The TPTV bill isn’t rose-tinted. Matthew Sweet, author of Shepperton Babylon, says, ‘In the last few months of addictive viewing, I have watched Callan episodes of uncompromising bleakness. I have seen Gideon of Scotland Yard [1958] deal with posh thugs and domestic tyrants. I have been taken aback by how TV drama of the Fifties and Sixties saw the middle-class marriage as a theatre of verbal and physical violence.’
To watch the 1960s B-films The Material Witness and Payment in Kind is to experience a realm of suburban despair, while Life at the Top (1965) is one of the most downbeat pictures of the decade. The Small World of Sammy Lee (1963) features Anthony Newley as the self-loathing protagonist in a grey Soho, while Alfred Burke’s Frank Marker of Public Eye (1965-75) collates evidence of grubby secrets. The 1972 episode The Man Who Said Sorry concerns a suicidal visitor to the inquiry agent’s office, with Paul Rogers giving one of the finest performances in the history of British TV.
TPTV highlights include: the sublime Kind Hearts and Coronets (celebrating its 70th anniversary, showing on 21st July); Poor Cow (1967), Ken Loach’s early kitchen-sink dramatisation of Nell Dunn’s novel, on 26th July; and CarltonBrowne of the F.O. (1959), the Roy Boulting comedy with Peter Sellers and Terry-thomas combining on top form (on 3rd August).
As head of the Department of Miscellaneous Territories, TerryThomas’s Cadogan De Vere CarltonBrowne gleefully anticipates Monty Python’s Upper-class Twit of the Year by more than a decade.

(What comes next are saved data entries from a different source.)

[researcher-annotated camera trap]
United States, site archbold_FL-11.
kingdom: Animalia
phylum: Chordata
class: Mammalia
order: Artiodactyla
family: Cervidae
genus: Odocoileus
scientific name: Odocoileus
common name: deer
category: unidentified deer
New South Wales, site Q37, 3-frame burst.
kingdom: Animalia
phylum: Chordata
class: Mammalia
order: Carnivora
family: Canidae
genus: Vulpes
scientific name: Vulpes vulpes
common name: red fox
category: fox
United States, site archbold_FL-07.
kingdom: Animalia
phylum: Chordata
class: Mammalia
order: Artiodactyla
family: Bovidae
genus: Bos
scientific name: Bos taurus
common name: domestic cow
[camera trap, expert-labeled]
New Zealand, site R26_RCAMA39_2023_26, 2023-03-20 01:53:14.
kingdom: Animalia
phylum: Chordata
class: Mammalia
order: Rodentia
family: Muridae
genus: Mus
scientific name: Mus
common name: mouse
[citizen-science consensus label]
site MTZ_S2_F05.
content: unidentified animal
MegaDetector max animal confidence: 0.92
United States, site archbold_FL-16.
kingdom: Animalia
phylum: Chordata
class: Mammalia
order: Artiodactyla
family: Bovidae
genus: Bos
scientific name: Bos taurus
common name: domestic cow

Carlton-browne is the hapless diplomat sent out to the obscure island of Gaillardia, which the British government has quite forgotten is one of their colonies. Up-and-coming Sellers plays Amphibulos, the wheelerdealer prime minister of Gaillardia, with his eye permanently on the main chance.
Not every offering from TPTV is such a gem. Harry H Corbett is quite mesmerisingly bad as a Maltese gangster in The Shakedown (1959), while Gonks Go Beat (1965) will change your view of Jack Bruce and Ginger Baker for ever.
But to witness Rex Harrison in The Rake’s Progress (1945), Peter Finch in No Love for Johnnie (1961), Peter Sellers in Heavens Above! (1963), Trevor Howard in The Heart of The Matter (1953) or Barbara Windsor in Sparrows Can’t Sing (1963) is to experience some of the heights of British screen acting.
Talking Pictures offers a virtual BFI season every day, without the expense of travel to the South Bank. For the housebound, such a channel is a beacon of hope amid a morass of chat shows and poverty porn with the entertainment value of a disused bus shelter.
Film historian Dr Melanie Williams reaffirms that TPTV has proved, through achieving such high viewing figures, that there is an appetite and audience for old films. As she says, ‘Who needs Netflix when you’ve got episodes of Edgar Wallace Mystery Theatre on tap?’